Calculate the outlet temperature of the tube by using the relation.

    $\begin{array}{c}{T}_2=T_s-\left(T_s-T_1\right)e^{\left(-\frac{h{A}_s}{\dot{m}{c}_p}\right)}\\ T_2=T_s-\left(T_s-T_1\right)e^{\left(-\frac{h\left(\pi DL\right)}{\dot{m}{c}_p}\right)}\\ =50°\text{C}-\left(50°\text{C}-10°\text{C}\right)e^{\left(\frac{\left(22.04\text{W}/{\text{m}}^{\text{2}}\text{°C}\right)\pi \left(12\text{cm}\times \frac{1\text{m}}{100\text{cm}}\right)\left(5\text{m}\right)}{\left(0.065\text{kg}/\text{s}\right)\left(1007\text{J}/\text{kg}\cdot \text{K}\right)}\right)}\\ =28.8°\text{C}\end{array}$

Calculate the heat transfer by using the relation.

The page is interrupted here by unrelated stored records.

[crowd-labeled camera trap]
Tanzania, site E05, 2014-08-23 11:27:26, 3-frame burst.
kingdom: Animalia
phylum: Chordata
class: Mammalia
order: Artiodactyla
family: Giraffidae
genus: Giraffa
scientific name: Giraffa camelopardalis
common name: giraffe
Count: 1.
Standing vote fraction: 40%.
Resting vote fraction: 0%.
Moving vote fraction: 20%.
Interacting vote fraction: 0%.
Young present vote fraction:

    $\begin{array}{c}\dot{Q}=\dot{m}{c}_p\left(T_2-T_1\right)\\ =\left(0.065\text{kg}/\text{s}\right)\left(1007\text{J}/\text{kg}\cdot \text{K}\right)\left(\left(28.8°\text{C+273}\right)\text{K}-\left(10°\text{C+273}\right)\text{K}\right)\\ =1230\text{W}\end{array}$

Thus, the rate of heat transfer of air by equation $19-84$ is $1230\text{W}$.